Dataset entries:

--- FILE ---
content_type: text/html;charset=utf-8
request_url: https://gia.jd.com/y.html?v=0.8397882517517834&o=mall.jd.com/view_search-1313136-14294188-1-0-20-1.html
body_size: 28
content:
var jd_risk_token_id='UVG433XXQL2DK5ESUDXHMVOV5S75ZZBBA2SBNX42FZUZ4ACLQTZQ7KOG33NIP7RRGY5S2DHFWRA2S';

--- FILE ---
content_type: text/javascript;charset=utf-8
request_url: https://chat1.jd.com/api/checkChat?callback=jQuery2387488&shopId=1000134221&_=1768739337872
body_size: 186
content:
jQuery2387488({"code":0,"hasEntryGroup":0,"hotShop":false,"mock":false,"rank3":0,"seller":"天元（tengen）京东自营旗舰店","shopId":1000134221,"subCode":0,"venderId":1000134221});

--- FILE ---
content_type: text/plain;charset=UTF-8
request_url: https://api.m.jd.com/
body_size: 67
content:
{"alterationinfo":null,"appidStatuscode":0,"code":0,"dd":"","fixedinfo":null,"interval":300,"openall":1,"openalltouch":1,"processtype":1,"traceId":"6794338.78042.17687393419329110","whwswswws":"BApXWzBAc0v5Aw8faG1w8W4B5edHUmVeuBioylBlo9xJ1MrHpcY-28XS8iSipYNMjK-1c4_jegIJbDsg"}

- [PROBLEM DESCRIPTION]: In full and word for word, set down the records shown above.

- [EXPECTED ANSWER]:
--- FILE ---
content_type: text/html;charset=utf-8
request_url: https://gia.jd.com/y.html?v=0.8397882517517834&o=mall.jd.com/view_search-1313136-14294188-1-0-20-1.html
body_size: 28
content:
var jd_risk_token_id='UVG433XXQL2DK5ESUDXHMVOV5S75ZZBBA2SBNX42FZUZ4ACLQTZQ7KOG33NIP7RRGY5S2DHFWRA2S';

--- FILE ---
content_type: text/javascript;charset=utf-8
request_url: https://chat1.jd.com/api/checkChat?callback=jQuery2387488&shopId=1000134221&_=1768739337872
body_size: 186
content:
jQuery2387488({"code":0,"hasEntryGroup":0,"hotShop":false,"mock":false,"rank3":0,"seller":"天元（tengen）京东自营旗舰店","shopId":1000134221,"subCode":0,"venderId":1000134221});

--- FILE ---
content_type: text/plain;charset=UTF-8
request_url: https://api.m.jd.com/
body_size: 67
content:
{"alterationinfo":null,"appidStatuscode":0,"code":0,"dd":"","fixedinfo":null,"interval":300,"openall":1,"openalltouch":1,"processtype":1,"traceId":"6794338.78042.17687393419329110","whwswswws":"BApXWzBAc0v5Aw8faG1w8W4B5edHUmVeuBioylBlo9xJ1MrHpcY-28XS8iSipYNMjK-1c4_jegIJbDsg"}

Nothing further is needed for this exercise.